- Conference: Little Three
- Record: 1–7 (0–2 Little Three)
- Head coach: Norm Daniels (17th season);
- Home stadium: Andrus Field

= 1961 Wesleyan Cardinals football team =

American college football season

The 1961 Wesleyan Cardinals football team, also known as the Wesleyan Methodists, was an American football that represented Wesleyan University as a member of the Little Three during the 1961 college football season. In their 17th season under head coach Norm Daniels, the Cardinals compiled a 1–7 record (0–2 in conference games) and were outscored by a total of 209 to 86.

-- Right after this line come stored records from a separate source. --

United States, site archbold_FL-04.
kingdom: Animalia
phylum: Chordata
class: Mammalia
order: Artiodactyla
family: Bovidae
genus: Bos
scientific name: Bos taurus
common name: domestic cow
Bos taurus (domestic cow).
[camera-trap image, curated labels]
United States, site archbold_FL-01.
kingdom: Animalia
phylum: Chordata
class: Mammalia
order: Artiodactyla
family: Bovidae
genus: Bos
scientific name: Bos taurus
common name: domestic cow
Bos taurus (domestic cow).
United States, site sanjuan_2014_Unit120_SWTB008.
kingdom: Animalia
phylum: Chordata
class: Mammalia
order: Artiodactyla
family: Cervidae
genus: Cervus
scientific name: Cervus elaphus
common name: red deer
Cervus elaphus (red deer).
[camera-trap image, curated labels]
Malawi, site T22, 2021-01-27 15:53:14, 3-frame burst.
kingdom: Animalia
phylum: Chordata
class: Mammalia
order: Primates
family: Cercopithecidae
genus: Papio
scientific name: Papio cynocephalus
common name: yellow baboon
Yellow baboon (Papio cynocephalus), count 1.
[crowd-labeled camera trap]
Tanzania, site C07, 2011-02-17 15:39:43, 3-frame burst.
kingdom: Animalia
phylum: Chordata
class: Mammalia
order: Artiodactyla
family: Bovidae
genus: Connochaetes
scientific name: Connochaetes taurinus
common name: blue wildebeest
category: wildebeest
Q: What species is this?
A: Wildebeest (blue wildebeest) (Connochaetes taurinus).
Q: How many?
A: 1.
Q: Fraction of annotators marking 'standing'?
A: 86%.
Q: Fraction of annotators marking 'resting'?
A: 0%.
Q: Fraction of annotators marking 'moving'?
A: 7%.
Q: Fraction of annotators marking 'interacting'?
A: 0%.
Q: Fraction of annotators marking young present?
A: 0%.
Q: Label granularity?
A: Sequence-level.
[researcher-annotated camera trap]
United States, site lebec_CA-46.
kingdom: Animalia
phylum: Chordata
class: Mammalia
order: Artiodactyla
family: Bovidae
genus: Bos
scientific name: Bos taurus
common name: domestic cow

The team played its home games at Andrus Field in Middletown, Connecticut.

==Schedule==

| Date | Opponent | Site | Result | Attendance | Source |
| September 30 | Middlebury* | Andrus Field; Middletown, CT; | L 14–20 | 3,877 |  |
| October 7 | at Bowdoin* | Brunswick, ME | L 0–27 | 5,000 |  |
| October 14 | Coast Guard* | Andrus Field; Middletown, CT; | L 9–13 | 3,000 |  |
| October 21 | at Worcester Tech* | Alumni Stadium; Worcester, MA; | L 20–21 | 3,000–3,500 |  |
| October 28 | at Amherst | Pratt Field; Amherst, MA; | L 8–48 | 5,000–6,000 |  |
| November 4 | Hamilton* | Andrus Field; Middletown, CT; | W 21–20 | 3,000 |  |
| November 11 | Williams | Andrus Field; Middletown, CT; | L 0–14 | 4,000–5,300 |  |
| November 18 | at Trinity (CT)* | Trinity Field; Hartford, CT (rivalry); | L 14–42 | 6,500 |  |
*Non-conference game;

==Statistics==
The 1961 Wesleyan Cardinals tallied 1,396 yards of total offense (178.5 per game), consisting of 877 rushing yards (110 per game) and 519 passing yards (65 per game). On defense, the Cardinals gave up 2,051 yards by opponents (257 per game), including 1,025 rushing yards (128 per game) and 1,032 passing yards (129 per game).

The team's rushing leaders were fullback Dave Snyder with 218 rushing yards on 96 carries and halfback Jim Fergeson with 205 yards on 41 carries. Snyder also led the team in scoring with 18 points on three touchdowns.

The team's passing leaders were quarterbacks John Driscoll (34-for-81, 318 yards, four touchdowns, six interceptions) and steve Humphrey (8-for-40, 166 yards, one touchdown, two interceptions). End John Buttles was the leading receiver with eight catches for 168 yards and one touchdown.

Halfback Jim Matteson led the team in punting with 26 punts for 978 yards, an average of 37.6 yards per punt.